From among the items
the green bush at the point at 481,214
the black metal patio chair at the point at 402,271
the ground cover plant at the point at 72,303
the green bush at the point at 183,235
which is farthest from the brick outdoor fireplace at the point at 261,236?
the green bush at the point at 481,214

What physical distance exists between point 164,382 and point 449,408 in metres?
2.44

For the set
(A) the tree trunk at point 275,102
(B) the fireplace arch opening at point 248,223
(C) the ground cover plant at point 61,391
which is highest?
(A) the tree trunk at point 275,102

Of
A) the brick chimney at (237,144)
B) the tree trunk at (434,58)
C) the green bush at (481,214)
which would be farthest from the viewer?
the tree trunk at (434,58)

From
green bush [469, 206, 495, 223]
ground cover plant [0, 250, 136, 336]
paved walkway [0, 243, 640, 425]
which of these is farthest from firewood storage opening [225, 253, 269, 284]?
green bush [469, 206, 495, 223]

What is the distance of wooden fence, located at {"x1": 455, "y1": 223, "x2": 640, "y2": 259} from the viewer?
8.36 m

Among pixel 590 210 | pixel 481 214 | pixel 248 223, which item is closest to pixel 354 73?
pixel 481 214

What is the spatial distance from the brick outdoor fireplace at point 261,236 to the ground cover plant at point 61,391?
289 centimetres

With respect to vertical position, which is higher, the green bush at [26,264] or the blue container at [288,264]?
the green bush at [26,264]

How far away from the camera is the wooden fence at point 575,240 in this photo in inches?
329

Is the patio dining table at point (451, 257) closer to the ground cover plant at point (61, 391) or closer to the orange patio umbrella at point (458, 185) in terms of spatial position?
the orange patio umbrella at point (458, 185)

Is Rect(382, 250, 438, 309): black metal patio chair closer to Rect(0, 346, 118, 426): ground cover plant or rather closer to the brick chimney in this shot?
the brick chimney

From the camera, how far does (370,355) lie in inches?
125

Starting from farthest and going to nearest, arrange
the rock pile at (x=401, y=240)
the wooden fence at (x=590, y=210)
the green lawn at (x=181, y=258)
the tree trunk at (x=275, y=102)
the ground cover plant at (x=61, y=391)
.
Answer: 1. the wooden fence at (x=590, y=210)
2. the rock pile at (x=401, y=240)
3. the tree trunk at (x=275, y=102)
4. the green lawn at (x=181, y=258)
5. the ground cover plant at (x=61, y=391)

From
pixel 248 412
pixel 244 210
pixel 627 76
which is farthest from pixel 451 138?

→ STATED GOAL
Reproduce word for word the lines of the records that begin at the line containing "From the camera, how" and run through the final line of the records, including both ends.

→ RESPONSE
From the camera, how far does (370,355) lie in inches?
125

Starting from farthest and going to nearest, arrange
the rock pile at (x=401, y=240)
the wooden fence at (x=590, y=210)
the green lawn at (x=181, y=258)
the tree trunk at (x=275, y=102)
the ground cover plant at (x=61, y=391)
.
Answer: 1. the wooden fence at (x=590, y=210)
2. the rock pile at (x=401, y=240)
3. the tree trunk at (x=275, y=102)
4. the green lawn at (x=181, y=258)
5. the ground cover plant at (x=61, y=391)

From
pixel 248 412
pixel 244 210
pixel 627 76
which is farthest from pixel 451 138?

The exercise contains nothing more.